After successfully incorporating Island-grown produce into the salad bars and prepared meals in Vineyard schools, high school cafeteria director Bernadette Ms. Cormie turned her attention to local meat.
“I wanted to get meat, somehow, but I wasn’t sure how to do it,” she said.
Last fall Ms. Cormie began her job working for Chartwells, the food service provider at the high school, and bringing local meat into the school “was one of the top ten things I wanted to have happen.”
Caterers and food advocates Jan Buhrman and Jamie Hamlin serve on an advisory chef-to-school committee and asked Ms. Cormie how they could help.
“I said, find me some meat,” Ms. Cormie recalled.
Enter Clarissa the cow.
Ms. Buhrman put Ms. Cormie in touch with Fred Fischer, Jr. of Nip’n’Tuck Farm in West Tisbury, whose cow Clarissa was being milked at Mermaid Farm and Dairy in Chilmark but due to an injured teat was no longer able to milk.
“[Mr. Fischer] was going to sell her to another farm to have taken off to get slaughtered and they agreed to sell it to us,” Ms. Cormie said. But there was still the issue of cost.
Vineyard schools business administrator Amy Tierney approved the purchase of the animal with the caveat that the school system couldn’t spend any more money on the cow than what they would normally pay through a vendor. That’s when farm-to-school network Island Grown Schools stepped in and agreed to pick up the difference.
“Island Grown Schools gave us the go-ahead . . . if the cost was going to be greater than what we would normally pay, they would pick up the bill,” Ms. Cormie said. This was the first time a Vineyard school has purchased a four-legged animal for school meals, Ms. Cormie said. Clarissa was then sent to Adams Farm slaughterhouse in Athol and last Friday returned in the form of 400 pounds of ground beef.
Grey Barn Farm and Dairy in Chilmark helped with transportation, picking up the meat for the school and delivering it to the cafeteria.
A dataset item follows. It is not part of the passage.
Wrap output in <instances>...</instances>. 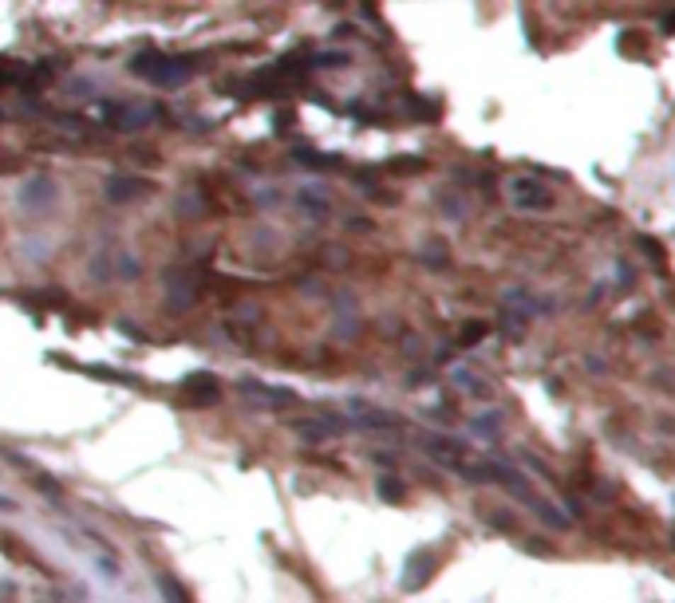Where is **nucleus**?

On Monday, meatloaf with Island beef was the hot dish of the day and on Wednesday local beef burritos were available.
“The response was really great,” Ms. Cormie she said. “[On Monday] I tried to pull myself away from the main line and say to the kids, hey did you know this is local? It was nice to engage the kids in the story.”
And from a cook’s perspective, working with the local beef was a dream.
“It’s a beautiful product, it’s so lean with very little fat,” Ms. Cormie said. “We’ll be using it once a week until it’s gone”
The bones were also returned to the school cafeteria and Ms. Cormie said she’s looking forward to making minestrone soup with the stock.
“It’s nice to have that here,” she said. “It definitely tastes different — it’s a richer and much cleaner taste.”
Most of the beef the school uses comes from the government, Ms. Cormie explained, with the school system only paying for the cost of transportation. The high school also purchases meat from their primary vendor, Cisco. But in the end, Ms. Cormie said, having an Island-raised cow processed was only slightly more expensive than purchasing through vendors.
“This is an experiment and we came very close to what we would have paid,” she said. “We had a great deal from the farmer, who I’m sure could have sold it for much more money.”
“In my perfect world, I would love if we could buy six cows...have them raised on a farm, grow them, process them all at once freeze the meat and have it all year,” she said. “That would be a perfect world, whether we can go from this experimental one step, I’m not sure. But it was definitely an experiment I think was worthwhile.”